-- Start Extracted records --

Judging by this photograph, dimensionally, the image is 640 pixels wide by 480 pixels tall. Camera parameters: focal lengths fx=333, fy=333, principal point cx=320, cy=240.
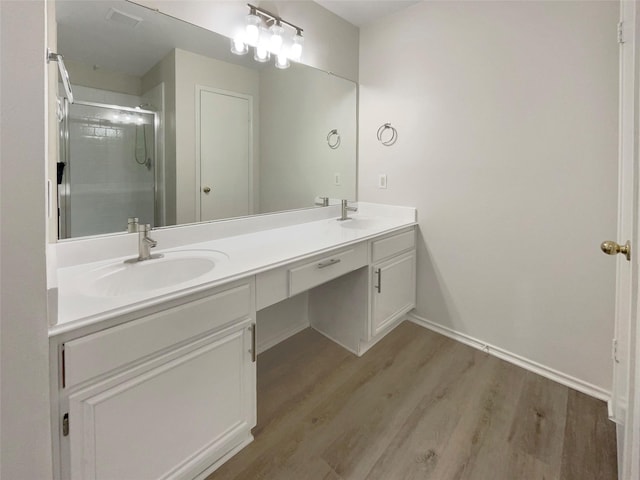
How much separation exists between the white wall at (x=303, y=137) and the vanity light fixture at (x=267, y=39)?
0.08 meters

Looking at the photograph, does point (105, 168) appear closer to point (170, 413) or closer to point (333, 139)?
point (170, 413)

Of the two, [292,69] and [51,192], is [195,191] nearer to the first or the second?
[51,192]

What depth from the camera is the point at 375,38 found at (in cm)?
250

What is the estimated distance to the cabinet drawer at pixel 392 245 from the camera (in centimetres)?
204

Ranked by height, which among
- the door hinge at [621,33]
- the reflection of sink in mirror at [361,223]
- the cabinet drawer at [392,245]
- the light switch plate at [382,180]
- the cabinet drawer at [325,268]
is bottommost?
the cabinet drawer at [325,268]

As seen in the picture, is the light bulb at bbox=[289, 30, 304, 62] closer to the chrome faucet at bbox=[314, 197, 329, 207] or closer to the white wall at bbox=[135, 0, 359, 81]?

-- End Extracted records --

What the task requires: Rewrite the material above as a numbered list with one line per item, dropping blank lines. Leave the pictures out.

Problem solution:
1. Judging by this photograph, dimensionally, the image is 640 pixels wide by 480 pixels tall. Camera parameters: focal lengths fx=333, fy=333, principal point cx=320, cy=240.
2. How much separation exists between the white wall at (x=303, y=137) and the vanity light fixture at (x=267, y=39)?
3. 0.08 meters
4. Looking at the photograph, does point (105, 168) appear closer to point (170, 413) or closer to point (333, 139)?
5. point (170, 413)
6. Of the two, [292,69] and [51,192], is [195,191] nearer to the first or the second?
7. [51,192]
8. What depth from the camera is the point at 375,38 found at (in cm)?
9. 250
10. What is the estimated distance to the cabinet drawer at pixel 392 245 from the camera (in centimetres)?
11. 204
12. Ranked by height, which among
13. - the door hinge at [621,33]
14. - the reflection of sink in mirror at [361,223]
15. - the cabinet drawer at [392,245]
16. - the light switch plate at [382,180]
17. - the cabinet drawer at [325,268]
18. is bottommost?
19. the cabinet drawer at [325,268]
20. As seen in the picture, is the light bulb at bbox=[289, 30, 304, 62] closer to the chrome faucet at bbox=[314, 197, 329, 207] or closer to the white wall at bbox=[135, 0, 359, 81]?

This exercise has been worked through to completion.